**YOUR GOAL**: Each line below needs to be duplicated without alteration.

Items from a dataset:
+ + +

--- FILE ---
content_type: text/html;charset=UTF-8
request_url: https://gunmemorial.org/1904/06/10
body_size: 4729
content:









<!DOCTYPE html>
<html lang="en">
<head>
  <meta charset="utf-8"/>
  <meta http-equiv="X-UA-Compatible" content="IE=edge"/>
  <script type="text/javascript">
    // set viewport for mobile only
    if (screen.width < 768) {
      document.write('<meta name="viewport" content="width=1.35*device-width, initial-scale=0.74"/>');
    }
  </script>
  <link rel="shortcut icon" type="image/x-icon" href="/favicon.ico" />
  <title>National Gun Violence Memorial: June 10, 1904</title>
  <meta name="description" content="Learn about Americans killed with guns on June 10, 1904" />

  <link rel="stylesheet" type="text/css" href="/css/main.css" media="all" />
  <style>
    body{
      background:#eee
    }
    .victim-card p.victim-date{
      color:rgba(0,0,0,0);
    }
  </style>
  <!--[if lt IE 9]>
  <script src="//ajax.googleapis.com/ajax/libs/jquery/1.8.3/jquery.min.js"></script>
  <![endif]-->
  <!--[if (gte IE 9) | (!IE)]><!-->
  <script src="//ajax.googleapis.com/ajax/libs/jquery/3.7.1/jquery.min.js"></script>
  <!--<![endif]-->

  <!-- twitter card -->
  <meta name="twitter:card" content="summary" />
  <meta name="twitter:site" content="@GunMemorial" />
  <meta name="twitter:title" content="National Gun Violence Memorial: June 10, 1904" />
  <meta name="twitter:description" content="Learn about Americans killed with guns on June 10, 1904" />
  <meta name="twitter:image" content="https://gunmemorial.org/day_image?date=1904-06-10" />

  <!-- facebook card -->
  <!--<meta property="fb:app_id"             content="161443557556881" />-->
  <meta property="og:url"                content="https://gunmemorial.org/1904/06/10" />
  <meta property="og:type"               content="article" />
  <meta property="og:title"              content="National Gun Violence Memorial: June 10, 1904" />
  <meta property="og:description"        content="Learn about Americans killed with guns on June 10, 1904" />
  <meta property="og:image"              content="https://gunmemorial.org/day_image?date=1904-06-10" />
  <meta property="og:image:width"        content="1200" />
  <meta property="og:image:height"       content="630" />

+ + +

**SOLUTION FOR THIS PROBLEM**:
--- FILE ---
content_type: text/html;charset=UTF-8
request_url: https://gunmemorial.org/1904/06/10
body_size: 4729
content:









<!DOCTYPE html>
<html lang="en">
<head>
  <meta charset="utf-8"/>
  <meta http-equiv="X-UA-Compatible" content="IE=edge"/>
  <script type="text/javascript">
    // set viewport for mobile only
    if (screen.width < 768) {
      document.write('<meta name="viewport" content="width=1.35*device-width, initial-scale=0.74"/>');
    }
  </script>
  <link rel="shortcut icon" type="image/x-icon" href="/favicon.ico" />
  <title>National Gun Violence Memorial: June 10, 1904</title>
  <meta name="description" content="Learn about Americans killed with guns on June 10, 1904" />

  <link rel="stylesheet" type="text/css" href="/css/main.css" media="all" />
  <style>
    body{
      background:#eee
    }
    .victim-card p.victim-date{
      color:rgba(0,0,0,0);
    }
  </style>
  <!--[if lt IE 9]>
  <script src="//ajax.googleapis.com/ajax/libs/jquery/1.8.3/jquery.min.js"></script>
  <![endif]-->
  <!--[if (gte IE 9) | (!IE)]><!-->
  <script src="//ajax.googleapis.com/ajax/libs/jquery/3.7.1/jquery.min.js"></script>
  <!--<![endif]-->

  <!-- twitter card -->
  <meta name="twitter:card" content="summary" />
  <meta name="twitter:site" content="@GunMemorial" />
  <meta name="twitter:title" content="National Gun Violence Memorial: June 10, 1904" />
  <meta name="twitter:description" content="Learn about Americans killed with guns on June 10, 1904" />
  <meta name="twitter:image" content="https://gunmemorial.org/day_image?date=1904-06-10" />

  <!-- facebook card -->
  <!--<meta property="fb:app_id"             content="161443557556881" />-->
  <meta property="og:url"                content="https://gunmemorial.org/1904/06/10" />
  <meta property="og:type"               content="article" />
  <meta property="og:title"              content="National Gun Violence Memorial: June 10, 1904" />
  <meta property="og:description"        content="Learn about Americans killed with guns on June 10, 1904" />
  <meta property="og:image"              content="https://gunmemorial.org/day_image?date=1904-06-10" />
  <meta property="og:image:width"        content="1200" />
  <meta property="og:image:height"       content="630" />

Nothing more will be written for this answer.